Children fall ill as parents turn off fridges to save money

According to several reports, children in England are suffering from food poisoning because household fridges are turned off to save money.

Truro Food Bank say it BBC there have been reports of children having stomach aches or food poisoning as some parents turn off their fridges and freezers overnight to save electricity as rising bills put additional pressure on families. Young children are especially vulnerable to small amounts of bacteria that cause food poisoning. Turning these devices off means food spoils faster.

Properly refrigerating food helps prevent harmful bacteria from growing. Some items must be refrigerated for safety reasons, such as raw, ready-to-eat, and cooked foods. The refrigerator should be 5 degrees C (41 degrees F) or lower. Food in a freezer doesn’t spoil and most bacteria can’t grow in it, but it should be thawed safely, according to the Food Standards Agency (FSA).

Recent figures from the Trussell Trust showed that food banks in the charity’s network provided more than 2.1million parcels to people across the country from April 2021 to March 2022.

Emma Revie, chief executive of the Trussell Trust, said: ‘People tell us they are skipping meals so they can feed their children. That they turn off essential devices so that they can allow their children to access the Internet to do their homework.

“And yet the food banks in our network tell us it will only get worse as their communities are plunged deeper into financial hardship. No one’s income should fall so dangerously low that they cannot allow you to stay nourished, warm and dry.

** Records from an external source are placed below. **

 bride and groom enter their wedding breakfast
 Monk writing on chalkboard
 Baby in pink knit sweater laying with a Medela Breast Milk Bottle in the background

A previous FSA investigation found that the proportion of people who reported food insecurity, reducing size or skipping meals for financial reasons, using food banks or support from local authorities, increased from April 2020 to October 2021.

Those who said they cut or skipped meals due to money problems were much more likely to eat foods such as cheese, smoked fish, cooked meat, bagged salad and milk after the date of expiration.

Other research looking at changes in eating habits over the past 12 months found that some people bought more food close to its best before date, ate more food after it, and stored leftovers longer before it expired. to eat.